### Excerpt provided
= = =
Little information exists on the economic impact of chronic prostatitis. The objective of this study was to determine the direct and indirect costs associated with chronic prostatitis.

Methods

Outcomes were assessed using a questionnaire designed to capture health care resource utilization. Resource estimates were converted into unit costs with direct medical cost estimates based on hospital cost-accounting data and indirect costs based on modified labor force, employment, and earnings data from the US Census Bureau.

Results

The total direct costs for the 3 months prior to entry into the cohort, excluding hospitalization, were $126 915 for the 167 study participants for an average of $954 per person among the 133 consumers. Of the men, 26% reported work loss valued at an average of $551. The average total costs (direct and indirect) for the 3 months was $1099 per person for those 137 men who had resource consumption with an expected annual total cost per person of $4397. For those study participants with any incurred costs, tests for association revealed that the National Institutes of Health Chronic Prostatitis Symptom Index (P<.001) and each of the 3 subcategories of pain (P = .003), urinary function (P = .03), and quality-of-life (P = .002) were significantly associated with resource use, although the quality-of-life subscale score from the National Institutes of Health Chronic Prostatitis Symptom Index was the only predictor of resource consumption.
= = =
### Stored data
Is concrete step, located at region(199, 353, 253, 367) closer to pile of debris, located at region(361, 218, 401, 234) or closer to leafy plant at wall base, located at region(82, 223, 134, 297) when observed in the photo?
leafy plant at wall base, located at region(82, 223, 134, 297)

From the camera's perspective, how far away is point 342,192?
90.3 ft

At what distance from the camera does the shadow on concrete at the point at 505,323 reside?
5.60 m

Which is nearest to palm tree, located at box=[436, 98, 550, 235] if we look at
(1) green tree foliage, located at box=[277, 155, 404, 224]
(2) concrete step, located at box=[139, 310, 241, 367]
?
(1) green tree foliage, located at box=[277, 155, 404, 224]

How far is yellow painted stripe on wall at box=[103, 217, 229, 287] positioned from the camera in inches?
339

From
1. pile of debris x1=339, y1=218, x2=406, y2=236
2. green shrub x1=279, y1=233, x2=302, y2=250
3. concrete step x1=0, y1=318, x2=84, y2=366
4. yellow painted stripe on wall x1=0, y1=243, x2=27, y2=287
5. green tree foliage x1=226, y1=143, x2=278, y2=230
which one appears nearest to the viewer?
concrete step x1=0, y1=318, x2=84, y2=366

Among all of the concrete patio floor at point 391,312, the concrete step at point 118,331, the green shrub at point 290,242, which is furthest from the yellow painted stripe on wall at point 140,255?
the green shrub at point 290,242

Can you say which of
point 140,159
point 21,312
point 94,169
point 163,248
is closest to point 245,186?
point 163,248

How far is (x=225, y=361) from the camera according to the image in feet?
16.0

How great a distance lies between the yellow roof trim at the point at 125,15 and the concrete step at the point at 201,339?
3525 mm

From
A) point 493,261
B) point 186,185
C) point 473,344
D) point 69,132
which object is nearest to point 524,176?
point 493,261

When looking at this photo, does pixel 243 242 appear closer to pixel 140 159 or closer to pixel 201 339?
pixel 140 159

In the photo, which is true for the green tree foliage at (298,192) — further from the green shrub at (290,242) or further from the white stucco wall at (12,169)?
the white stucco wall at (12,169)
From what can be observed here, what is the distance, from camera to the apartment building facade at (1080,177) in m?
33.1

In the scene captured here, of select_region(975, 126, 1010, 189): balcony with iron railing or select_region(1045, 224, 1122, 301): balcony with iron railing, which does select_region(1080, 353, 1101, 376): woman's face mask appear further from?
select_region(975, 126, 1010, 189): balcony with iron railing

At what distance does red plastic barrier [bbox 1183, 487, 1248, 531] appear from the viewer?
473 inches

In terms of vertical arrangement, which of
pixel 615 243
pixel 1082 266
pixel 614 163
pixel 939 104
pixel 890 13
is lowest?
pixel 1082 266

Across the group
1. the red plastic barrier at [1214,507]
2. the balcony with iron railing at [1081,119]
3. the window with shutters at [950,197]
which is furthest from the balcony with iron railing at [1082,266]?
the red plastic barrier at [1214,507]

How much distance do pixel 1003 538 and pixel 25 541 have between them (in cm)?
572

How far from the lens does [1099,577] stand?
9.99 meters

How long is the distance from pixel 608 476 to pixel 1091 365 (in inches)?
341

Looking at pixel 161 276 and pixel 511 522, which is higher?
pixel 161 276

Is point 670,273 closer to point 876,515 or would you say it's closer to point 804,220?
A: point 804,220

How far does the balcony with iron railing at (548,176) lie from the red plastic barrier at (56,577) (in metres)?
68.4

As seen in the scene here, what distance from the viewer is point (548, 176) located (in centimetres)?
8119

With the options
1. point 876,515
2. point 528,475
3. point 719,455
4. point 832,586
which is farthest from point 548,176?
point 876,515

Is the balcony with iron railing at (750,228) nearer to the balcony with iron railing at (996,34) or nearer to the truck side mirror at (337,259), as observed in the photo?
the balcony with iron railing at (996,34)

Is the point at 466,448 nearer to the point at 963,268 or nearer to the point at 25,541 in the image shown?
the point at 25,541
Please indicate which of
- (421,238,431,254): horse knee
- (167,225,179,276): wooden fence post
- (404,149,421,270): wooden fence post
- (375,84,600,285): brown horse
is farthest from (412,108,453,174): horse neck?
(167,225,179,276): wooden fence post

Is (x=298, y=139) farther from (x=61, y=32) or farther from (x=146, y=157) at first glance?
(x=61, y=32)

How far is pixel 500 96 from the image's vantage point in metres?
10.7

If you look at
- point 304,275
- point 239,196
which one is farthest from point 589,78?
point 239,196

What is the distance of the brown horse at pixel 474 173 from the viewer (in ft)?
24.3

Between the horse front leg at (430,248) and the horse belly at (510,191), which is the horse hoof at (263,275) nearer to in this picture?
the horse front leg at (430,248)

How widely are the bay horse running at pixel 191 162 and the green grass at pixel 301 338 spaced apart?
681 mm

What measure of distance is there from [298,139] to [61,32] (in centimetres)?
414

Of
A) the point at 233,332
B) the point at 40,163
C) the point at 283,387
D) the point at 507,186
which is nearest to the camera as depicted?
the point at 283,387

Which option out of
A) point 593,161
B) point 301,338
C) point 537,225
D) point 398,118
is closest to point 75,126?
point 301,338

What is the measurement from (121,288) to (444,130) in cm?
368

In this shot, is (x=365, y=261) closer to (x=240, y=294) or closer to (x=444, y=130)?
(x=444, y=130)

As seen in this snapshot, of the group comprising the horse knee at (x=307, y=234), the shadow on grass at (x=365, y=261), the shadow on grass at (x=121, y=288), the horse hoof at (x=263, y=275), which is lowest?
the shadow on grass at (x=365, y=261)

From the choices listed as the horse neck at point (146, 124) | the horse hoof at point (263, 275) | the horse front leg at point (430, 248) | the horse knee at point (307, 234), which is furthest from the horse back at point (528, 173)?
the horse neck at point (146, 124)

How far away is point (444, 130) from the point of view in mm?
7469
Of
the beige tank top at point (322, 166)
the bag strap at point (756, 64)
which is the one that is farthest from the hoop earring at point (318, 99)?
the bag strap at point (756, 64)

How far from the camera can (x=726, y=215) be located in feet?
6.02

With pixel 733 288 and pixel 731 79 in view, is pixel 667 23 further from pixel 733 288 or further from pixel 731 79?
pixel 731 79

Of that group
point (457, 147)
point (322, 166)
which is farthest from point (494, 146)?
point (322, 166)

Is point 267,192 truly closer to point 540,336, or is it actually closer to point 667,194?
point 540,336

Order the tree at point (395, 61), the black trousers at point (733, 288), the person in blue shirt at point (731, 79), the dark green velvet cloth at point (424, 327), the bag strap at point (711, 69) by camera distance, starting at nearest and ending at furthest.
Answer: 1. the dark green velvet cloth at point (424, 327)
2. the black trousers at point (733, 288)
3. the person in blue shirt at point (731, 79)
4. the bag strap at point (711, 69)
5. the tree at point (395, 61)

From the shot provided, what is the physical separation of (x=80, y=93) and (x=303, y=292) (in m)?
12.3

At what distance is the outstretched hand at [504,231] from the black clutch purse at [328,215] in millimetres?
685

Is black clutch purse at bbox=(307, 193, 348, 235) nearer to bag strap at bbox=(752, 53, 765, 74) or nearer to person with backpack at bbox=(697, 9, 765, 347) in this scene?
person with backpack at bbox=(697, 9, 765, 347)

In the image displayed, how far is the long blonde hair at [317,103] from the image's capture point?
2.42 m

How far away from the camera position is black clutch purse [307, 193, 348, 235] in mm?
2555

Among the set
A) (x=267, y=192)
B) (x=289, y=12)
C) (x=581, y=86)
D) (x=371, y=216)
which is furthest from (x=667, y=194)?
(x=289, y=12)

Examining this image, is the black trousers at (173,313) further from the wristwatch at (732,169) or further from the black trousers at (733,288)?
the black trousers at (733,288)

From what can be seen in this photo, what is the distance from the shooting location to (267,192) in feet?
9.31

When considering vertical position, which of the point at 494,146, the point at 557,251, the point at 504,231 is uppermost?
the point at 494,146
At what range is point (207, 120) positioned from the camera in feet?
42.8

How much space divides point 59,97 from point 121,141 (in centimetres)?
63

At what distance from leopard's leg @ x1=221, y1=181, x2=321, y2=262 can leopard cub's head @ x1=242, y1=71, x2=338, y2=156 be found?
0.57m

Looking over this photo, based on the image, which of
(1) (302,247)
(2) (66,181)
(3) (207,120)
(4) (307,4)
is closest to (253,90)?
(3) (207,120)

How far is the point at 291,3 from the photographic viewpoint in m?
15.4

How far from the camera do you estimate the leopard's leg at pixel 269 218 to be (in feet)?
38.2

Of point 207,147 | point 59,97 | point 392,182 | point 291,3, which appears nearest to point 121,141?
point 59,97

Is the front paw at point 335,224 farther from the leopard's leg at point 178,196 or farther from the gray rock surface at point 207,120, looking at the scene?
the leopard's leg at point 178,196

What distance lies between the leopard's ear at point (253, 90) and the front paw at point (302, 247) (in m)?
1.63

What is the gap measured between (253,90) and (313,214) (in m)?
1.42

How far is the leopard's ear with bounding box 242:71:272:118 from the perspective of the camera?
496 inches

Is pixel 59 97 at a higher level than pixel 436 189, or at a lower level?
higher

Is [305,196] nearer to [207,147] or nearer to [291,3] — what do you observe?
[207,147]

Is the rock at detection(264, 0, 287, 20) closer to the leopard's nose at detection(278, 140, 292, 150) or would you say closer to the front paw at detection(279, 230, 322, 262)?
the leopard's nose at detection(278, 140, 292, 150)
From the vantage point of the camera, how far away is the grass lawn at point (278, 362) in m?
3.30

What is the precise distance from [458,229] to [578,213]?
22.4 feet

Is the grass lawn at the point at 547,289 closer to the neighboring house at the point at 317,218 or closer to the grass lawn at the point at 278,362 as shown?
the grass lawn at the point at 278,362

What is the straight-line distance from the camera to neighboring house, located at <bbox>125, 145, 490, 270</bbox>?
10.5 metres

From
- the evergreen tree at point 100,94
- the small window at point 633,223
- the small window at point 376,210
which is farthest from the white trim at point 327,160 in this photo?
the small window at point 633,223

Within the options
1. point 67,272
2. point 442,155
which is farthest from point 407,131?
= = =
### Work request 1
What expected annual total cost per person does the excerpt on chronic prostatitis costs report?
### Work request 2
According to the excerpt on chronic prostatitis costs, why was the study set up to determine the direct and indirect costs of the condition?

### Answer area 1
$4397 per person, for the 137 men who had resource consumption.

### Answer area 2
Little information exists on the economic impact of chronic prostatitis. The study therefore took as its objective determining the direct and indirect costs associated with it.